Geology Underfoot
- Publisher: Mountain Press Publishing Company
- No. of books: 10 currently available
- Website: mountain-press.com/collections/geology-underfoot

= Geology Underfoot =

Geological guide book series

Geology Underfoot is a series of geology guidebooks published by Mountain Press Publishing Company.

== Books ==
There is currently a Geology Underfoot book available for 10 regions (Colorado Western Slope, Southern California, Western Washington, Death Valley & Eastern California, Colorado Front Range, Northern Arizona, Southern Utah, Yellowstone Country, Southern Idaho, Yosemite National Park). A list of the books is below:

- Schroder, Jack (2022). "Geology Underfoot on Colorado's Western Slope"
- Sylvester, Arthur Gibbs (2020). "Geology Underfoot in Southern California"
- Tucker, Dave (2015). "Geology Underfoot in Western Washington"
- Glazner, Allen F. (2022). "Geology Underfoot in Death Valley and Eastern California"
- Abbott, Lon (2012). "Geology Underfoot Along Colorado's Front Range"
- Abbott, Lon (2007). "Geology Underfoot in Northern Arizona"
- Orndorff, Richard L. (2006). "Geology Underfoot in Southern Utah"
- Hendrix, Marc S. (2011). "Geology Underfoot in Yellowstone Country"
- Willsey, Shawn (2017). "Geology Underfoot in Southern Idaho"
- Glazner, Allen F. (2010). "Geology Underfoot in Yosemite National Park"
More books have been published in this series, but are now out of print and no longer listed on the publisher's website. These include:

- Orndorff, Richard L. (2001). "Geology Underfoot in Central Nevada"
- Wiggers, Raymond (1997). "Geology Underfoot in Illinois"

== Reception ==

=== Geology Underfoot in Western Washington ===
One of the books, Geology Underfoot in Western Washington, by Bellingham geologist Dave Tucker received media attention from multiple outlets upon its release. He spoke about the book at multiple events, including at Western Washington University, the Whatcom Museum, and the Whatcom County Library System branch in Lynden. The book features 22 locations in Western Washington.

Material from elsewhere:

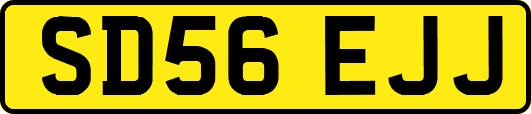 SD56EJJ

=== Geology Underfoot in Northern Arizona ===
Another book in the series, Geology Underfoot in Northern Arizona, was reviewed in multiple academic journals.

=== Geology Underfoot in Death Valley and Eastern California ===
Geology Underfoot in Death Valley and Eastern California was written by UC Santa Barbara emeritus faculty Arthur Sylvester in collaboration with UNC-Chapel Hill emeritus faculty Allen Glazner.

== Roadside Geology ==
The Geology Underfoot series is often compared to the Roadside Geology series by the same publisher as they are both series of guidebooks for accessible geological sites of interest.